Met de uitspraak van het Constitutioneel Hof (CHof) lijkt er veel werk aan de winkel voor wat betreft de kiesregeling. Onderweg naar de komende verkiezingen zullen, naar het schijnt, tal van veranderingen moeten worden doorgevoerd met betrekking tot de kiesregeling.

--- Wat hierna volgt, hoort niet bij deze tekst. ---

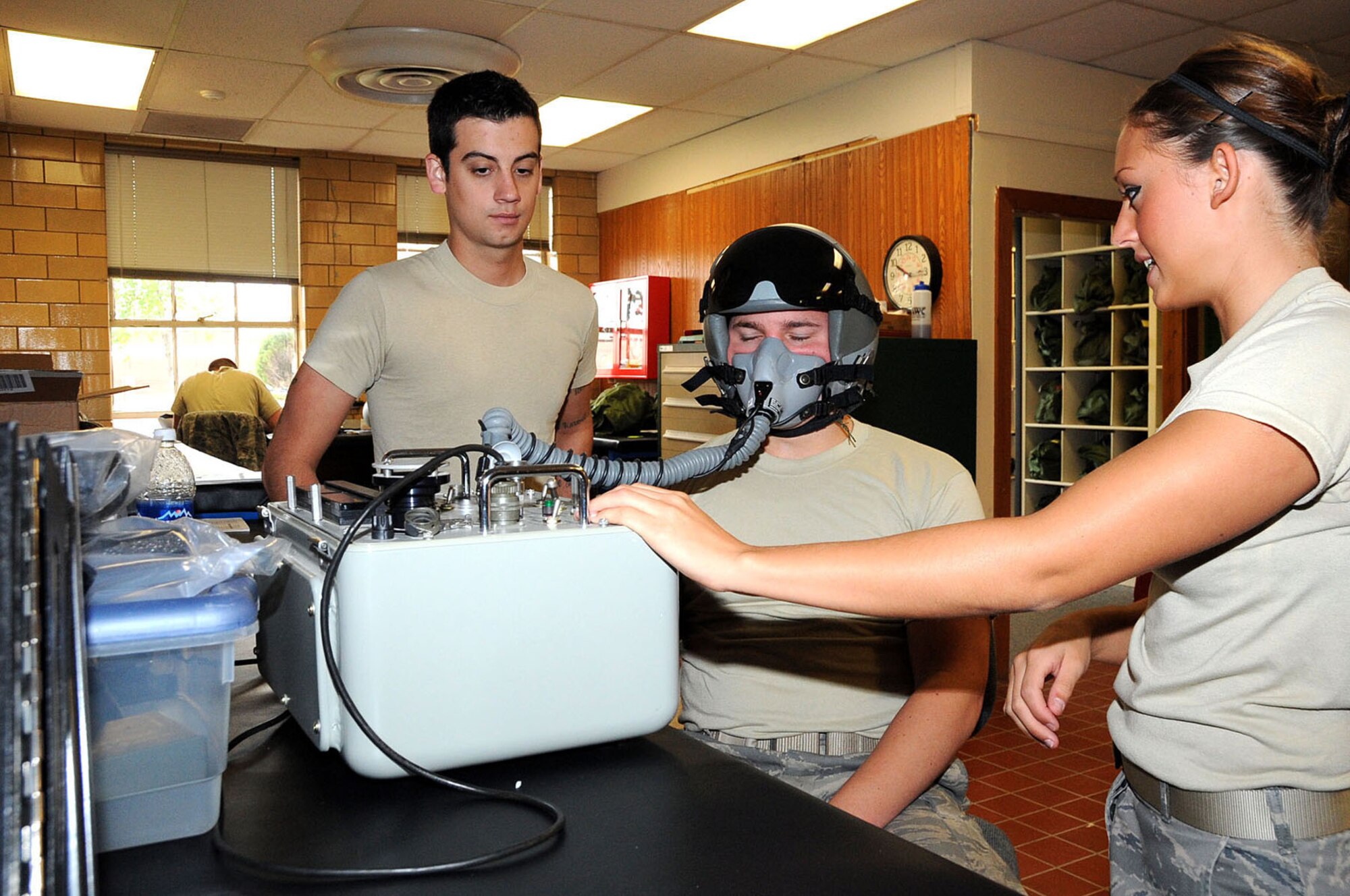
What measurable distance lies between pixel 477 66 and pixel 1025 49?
252 cm

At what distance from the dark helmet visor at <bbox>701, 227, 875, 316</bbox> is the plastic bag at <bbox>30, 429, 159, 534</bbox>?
35.6 inches

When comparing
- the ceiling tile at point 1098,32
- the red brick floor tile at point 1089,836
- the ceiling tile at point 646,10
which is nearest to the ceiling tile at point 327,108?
the ceiling tile at point 646,10

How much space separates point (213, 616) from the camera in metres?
0.74

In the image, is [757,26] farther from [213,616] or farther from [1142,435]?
[213,616]

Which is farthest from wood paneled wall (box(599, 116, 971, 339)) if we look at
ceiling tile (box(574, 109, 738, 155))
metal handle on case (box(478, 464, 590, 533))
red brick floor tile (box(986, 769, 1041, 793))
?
metal handle on case (box(478, 464, 590, 533))

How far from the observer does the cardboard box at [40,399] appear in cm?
135

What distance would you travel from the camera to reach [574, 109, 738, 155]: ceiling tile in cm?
606

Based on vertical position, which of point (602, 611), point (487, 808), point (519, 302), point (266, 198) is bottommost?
point (487, 808)

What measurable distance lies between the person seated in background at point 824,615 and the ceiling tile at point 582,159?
18.4ft

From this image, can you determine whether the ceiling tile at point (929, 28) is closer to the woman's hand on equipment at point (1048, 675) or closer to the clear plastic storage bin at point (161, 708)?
the woman's hand on equipment at point (1048, 675)

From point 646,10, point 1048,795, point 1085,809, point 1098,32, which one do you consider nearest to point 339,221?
point 646,10

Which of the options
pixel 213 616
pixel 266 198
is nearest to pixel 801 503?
pixel 213 616

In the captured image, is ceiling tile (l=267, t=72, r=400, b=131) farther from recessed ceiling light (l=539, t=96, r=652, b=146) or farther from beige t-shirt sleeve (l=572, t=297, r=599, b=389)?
beige t-shirt sleeve (l=572, t=297, r=599, b=389)

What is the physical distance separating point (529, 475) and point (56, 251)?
6.80 m
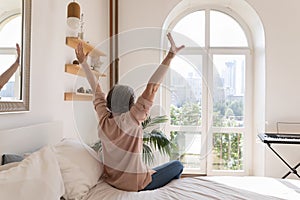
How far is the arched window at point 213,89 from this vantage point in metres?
4.23

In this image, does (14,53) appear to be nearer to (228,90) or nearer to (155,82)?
(155,82)

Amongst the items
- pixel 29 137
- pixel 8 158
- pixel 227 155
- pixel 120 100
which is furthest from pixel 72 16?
pixel 227 155

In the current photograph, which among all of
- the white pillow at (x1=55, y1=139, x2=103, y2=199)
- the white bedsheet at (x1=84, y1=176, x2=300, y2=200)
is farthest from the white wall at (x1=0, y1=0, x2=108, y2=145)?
the white bedsheet at (x1=84, y1=176, x2=300, y2=200)

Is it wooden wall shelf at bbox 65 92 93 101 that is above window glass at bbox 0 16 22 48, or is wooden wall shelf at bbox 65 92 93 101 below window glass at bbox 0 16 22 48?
below

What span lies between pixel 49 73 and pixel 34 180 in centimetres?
110

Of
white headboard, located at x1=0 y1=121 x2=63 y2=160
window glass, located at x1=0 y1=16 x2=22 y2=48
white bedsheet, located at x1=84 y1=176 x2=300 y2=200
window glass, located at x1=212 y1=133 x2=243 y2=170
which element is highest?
window glass, located at x1=0 y1=16 x2=22 y2=48

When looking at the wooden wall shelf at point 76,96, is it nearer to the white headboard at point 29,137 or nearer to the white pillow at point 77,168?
the white headboard at point 29,137

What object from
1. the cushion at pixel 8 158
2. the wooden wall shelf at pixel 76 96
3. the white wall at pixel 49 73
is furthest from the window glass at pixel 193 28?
the cushion at pixel 8 158

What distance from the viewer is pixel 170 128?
4.20 metres

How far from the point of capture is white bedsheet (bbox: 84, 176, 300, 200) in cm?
156

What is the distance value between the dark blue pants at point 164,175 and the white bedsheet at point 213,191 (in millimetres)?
122

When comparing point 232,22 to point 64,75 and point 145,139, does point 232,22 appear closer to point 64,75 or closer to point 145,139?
point 145,139

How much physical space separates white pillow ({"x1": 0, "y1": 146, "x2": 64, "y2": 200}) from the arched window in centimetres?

Het CHof heeft de Surinaamse kiesregeling vandaag niet-verbindend verklaard tijdens een openbare zitting. Hof president Gloria Sterling stelt dat de kiesregeling in strijd is met bepalingen van de Surinaamse Moederwet.
Internationale toetsing
Sterling maakte ook bekend dat de kiesregeling na toetsing in strijd blijkt te zijn met bepalingen in het Verdrag voor Burger- en Politieke Rechten, het Verdrag Inzake de Rechten van de Mens en het Amerikaans Verdrag Inzake de Rechten van de Mens. De uitspraak van het CHof komt op verzoek van jurist Serena Muntslag-Essed. Zij had het college gevraagd de kiesregeling te toetsen aan nationale en internationale wetten en verdragen.
Besluit is bindend
De Hof president gaf aan dat het besluit van het college onmiddellijk na de uitspraak van kracht is. Er is dus geen verdere rechtshandeling dat aan te past hoeft te komen om het besluit in werking te stellen. Om tot deze beslissing te komen, zijn een aantal gesprekken gevoerd met juristen, bestuurskundigen, verkiezingsdeskundigen en politieke organisaties. Ook de mening van het staatshoofd en de voorzitter van de volksvertegenwoordiging zijn meegenomen in het besluit.
Ongelijkheid
In het finale besluit van het CHof is aangegeven dat de verzoekster, in deze de jurist Essed-Muntslag, onder meer aangeeft dat ten aanzien van de Surinaamse kiesregeling het geen betoog behoeft dat het huidige kiesstelsel leidt tot ongelijkheid. Dit, omdat een stem in Coronie bijkans twaalf maal meer electoraal gewicht heeft in vergelijking met een stem in Wanica.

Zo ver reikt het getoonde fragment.